> [TASK PROMPT]
Answer these questions from the euthanasia article:
1. What position does Alex Schadenberg hold, and in what organization?
2. When does the government begin its consultation on five years of euthanasia in Canada?
3. Which court struck down the requirement that natural death be reasonably foreseeable?

> [EXERCISE TEXT]
⁂
We are rushing towards death on demand.

"Our country is moving forward without such critical analysis, even though the government itself reports that since 2016 at least 13,000 people have died from lethal injection," he remarked.

His point was backed by Alex Schadenberg, the executive director of the Euthanasia Prevention Coalition.

Alex Schadenberg

"The government should wait before amending the law," affirmed Schadenberg. "In June 2020, the government will begin its consultation on five years of euthanasia in Canada."

Schadenberg further warned that eliminating the requirement that death be "reasonably foreseeable" will open the door for people to use assisted suicide for merely psychological reasons.

"A person didn't qualify for euthanasia based on psychological reasons alone since the law required that a person's 'natural death be reasonably foreseeable' but since the Quebec court struck down this requirement, the law now permits euthanasia for psychological reasons," explained Schadenberg.

Schadenberg said the new bill merely "pretends to prevent euthanasia for psychological suffering."

Collins addressed the need for compassionate care, especially for vulnerable patients.

Those who feel that their life no longer has value must be assured by all of us that this is absolutely not the case — there is dignity within each human life, not just when we are young, healthy and able, but even more so, when we are fragile and vulnerable.

In his letter, Collins heart also went out to the doctors, who would be mandated to violate their conscience by killing their patients.

"The same doctors who are trying to care for their patients will now be called on to approve euthanasia for them," lamented the cardinal.

The cardinal exhorted all Canadians to step up and foster a culture of care that would replace the onslaught of the culture of death.

"The answer is not assisted death in its many forms," exhorted Collins, "it is accompanying our family, our friends and even strangers to assist them in life, recognizing the inherent dignity of every person."
⁂
[Records from a data source]
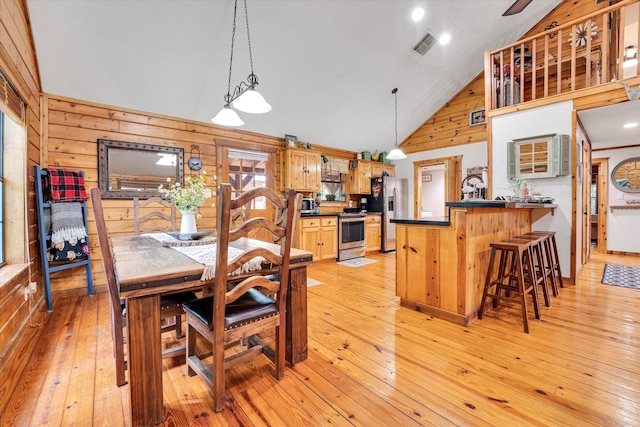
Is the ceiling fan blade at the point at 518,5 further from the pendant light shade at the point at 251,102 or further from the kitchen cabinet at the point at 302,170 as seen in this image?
the pendant light shade at the point at 251,102

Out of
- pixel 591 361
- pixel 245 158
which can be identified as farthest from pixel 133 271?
pixel 245 158

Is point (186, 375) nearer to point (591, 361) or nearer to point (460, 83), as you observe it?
point (591, 361)

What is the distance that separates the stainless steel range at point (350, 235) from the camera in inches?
209

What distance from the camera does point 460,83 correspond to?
590 cm

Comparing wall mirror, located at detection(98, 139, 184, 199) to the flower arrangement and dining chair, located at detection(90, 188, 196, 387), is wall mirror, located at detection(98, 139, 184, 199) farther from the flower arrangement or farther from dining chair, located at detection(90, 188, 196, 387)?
dining chair, located at detection(90, 188, 196, 387)

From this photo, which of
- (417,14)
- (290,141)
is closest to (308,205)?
(290,141)

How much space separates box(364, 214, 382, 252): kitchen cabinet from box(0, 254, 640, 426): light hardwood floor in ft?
10.4

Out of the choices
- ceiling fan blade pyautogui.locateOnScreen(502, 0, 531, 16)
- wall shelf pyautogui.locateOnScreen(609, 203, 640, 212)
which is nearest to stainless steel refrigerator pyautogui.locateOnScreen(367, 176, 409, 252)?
ceiling fan blade pyautogui.locateOnScreen(502, 0, 531, 16)

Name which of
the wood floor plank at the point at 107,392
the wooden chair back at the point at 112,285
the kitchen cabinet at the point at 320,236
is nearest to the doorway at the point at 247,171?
the kitchen cabinet at the point at 320,236

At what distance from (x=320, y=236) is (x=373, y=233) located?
4.66 feet

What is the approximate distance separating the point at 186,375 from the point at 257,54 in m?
3.50

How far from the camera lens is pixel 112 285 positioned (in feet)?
5.15

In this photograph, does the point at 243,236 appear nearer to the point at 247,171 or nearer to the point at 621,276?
the point at 247,171

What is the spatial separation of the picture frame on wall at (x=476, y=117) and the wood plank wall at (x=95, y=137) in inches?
196
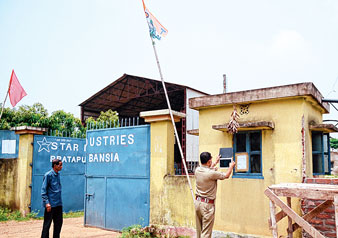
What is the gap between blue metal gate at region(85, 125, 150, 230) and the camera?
6980 millimetres

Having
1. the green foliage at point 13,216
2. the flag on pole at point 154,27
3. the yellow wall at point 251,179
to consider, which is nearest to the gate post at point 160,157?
the yellow wall at point 251,179

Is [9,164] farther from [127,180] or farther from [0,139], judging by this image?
[127,180]

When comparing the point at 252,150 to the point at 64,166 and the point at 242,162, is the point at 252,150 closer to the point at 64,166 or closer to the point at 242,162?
the point at 242,162

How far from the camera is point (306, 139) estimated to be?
520 centimetres

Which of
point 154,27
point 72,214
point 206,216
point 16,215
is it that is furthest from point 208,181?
point 16,215

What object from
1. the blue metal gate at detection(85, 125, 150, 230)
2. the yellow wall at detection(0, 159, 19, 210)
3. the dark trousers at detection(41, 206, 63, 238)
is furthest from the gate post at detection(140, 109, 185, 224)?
the yellow wall at detection(0, 159, 19, 210)

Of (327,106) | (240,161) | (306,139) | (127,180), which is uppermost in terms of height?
(327,106)

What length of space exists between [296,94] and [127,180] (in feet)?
13.3

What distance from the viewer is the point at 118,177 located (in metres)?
7.41

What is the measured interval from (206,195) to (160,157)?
2204mm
⁂
> [SOLUTION TO THE PROBLEM]
1. Executive director of the Euthanasia Prevention Coalition
2. June 2020
3. The Quebec court